I snorted softly. “Run away? How old do you think I am?”
He mirrored my shrug from before. “It’s hard to tell. You’re tall but skinny… underfed. You’ve got swagger and confidence… but the eyes, they tell a different story. You’re hard to place, and you’re old enough to get arrested, I suppose. You fucked around with the wrong person. The De Sanctis family aren’t people to cross.”
My face drained of color, and sudden nausea hit me like a punch. I’d just tried to rob a De Sanctis? The De Sanctis family was infamous in Italy. I’d never seen any of them in person… not until today.
“You’re lucky that they’ve let me deal with your sentencing.”
I glanced meaningfully at the police station. “Yeah, really lucky.”
The man watched me for a long moment. “Do you know who I am?”
“A prosecutor, I guess.”
The man nodded. “I’m not just the prosecutor, but the moral compass of Castel Amaro. Mercy is a good look for a man like me… I’m thinking of running for office in a few years.”
“Weren’t you having lunch with the De Sanctis men?” I pointed out.
The prosecutor smirked and nodded. “Indeed. I love the law, but it doesn’t pay like it ought to. A man can’t be blamed for supplementing. I have staff to pay and a daughter to support.”
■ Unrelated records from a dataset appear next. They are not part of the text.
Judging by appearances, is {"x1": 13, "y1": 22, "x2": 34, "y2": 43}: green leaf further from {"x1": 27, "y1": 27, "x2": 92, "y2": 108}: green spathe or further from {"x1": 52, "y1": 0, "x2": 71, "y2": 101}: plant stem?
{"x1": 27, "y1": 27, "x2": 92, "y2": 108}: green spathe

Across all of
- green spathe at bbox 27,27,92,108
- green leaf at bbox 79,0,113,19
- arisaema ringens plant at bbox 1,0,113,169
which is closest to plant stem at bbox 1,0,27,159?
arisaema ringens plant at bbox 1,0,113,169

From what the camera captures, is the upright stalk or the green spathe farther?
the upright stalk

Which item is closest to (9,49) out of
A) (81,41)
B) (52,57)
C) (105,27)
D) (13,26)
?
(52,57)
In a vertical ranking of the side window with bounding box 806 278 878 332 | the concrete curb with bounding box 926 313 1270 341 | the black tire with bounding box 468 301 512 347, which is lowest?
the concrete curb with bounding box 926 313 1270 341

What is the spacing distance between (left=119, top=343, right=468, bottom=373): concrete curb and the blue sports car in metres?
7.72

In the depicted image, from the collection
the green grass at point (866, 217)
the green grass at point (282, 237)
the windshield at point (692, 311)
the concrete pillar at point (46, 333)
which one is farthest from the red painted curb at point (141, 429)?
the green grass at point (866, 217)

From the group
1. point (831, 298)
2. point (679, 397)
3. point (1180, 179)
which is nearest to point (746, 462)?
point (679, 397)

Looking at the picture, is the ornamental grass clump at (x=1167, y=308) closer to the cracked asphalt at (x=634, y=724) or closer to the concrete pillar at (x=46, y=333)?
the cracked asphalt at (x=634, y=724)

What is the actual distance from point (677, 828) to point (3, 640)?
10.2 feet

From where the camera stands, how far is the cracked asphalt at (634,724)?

I shrugged again, unsure where this man was going with his confession.
“You don’t care that the prosecutor was having lunch with a mob boss?” he wondered idly.
I shook my head. “That’s your business, not mine. I just need to eat something.”
The prosecutor chuckled and slapped me on the shoulder.
“I like you, kid. You’re a survivor. Scrappy… I like that. I’ll tell you what. I’m going to give you a chance to pay off your transgression. Here is your sentence: Don’t go to jail, work for me. I need a new stable boy. You can sleep in the barn. It’s still warm enough. You can eat from my kitchen, except dinners, that’s for me and Georgia.”
I turned to face the man who held my future in his hands, trying not to show my pathetic hope.
“Just shovel horse shit, that’s it? What’s the catch?”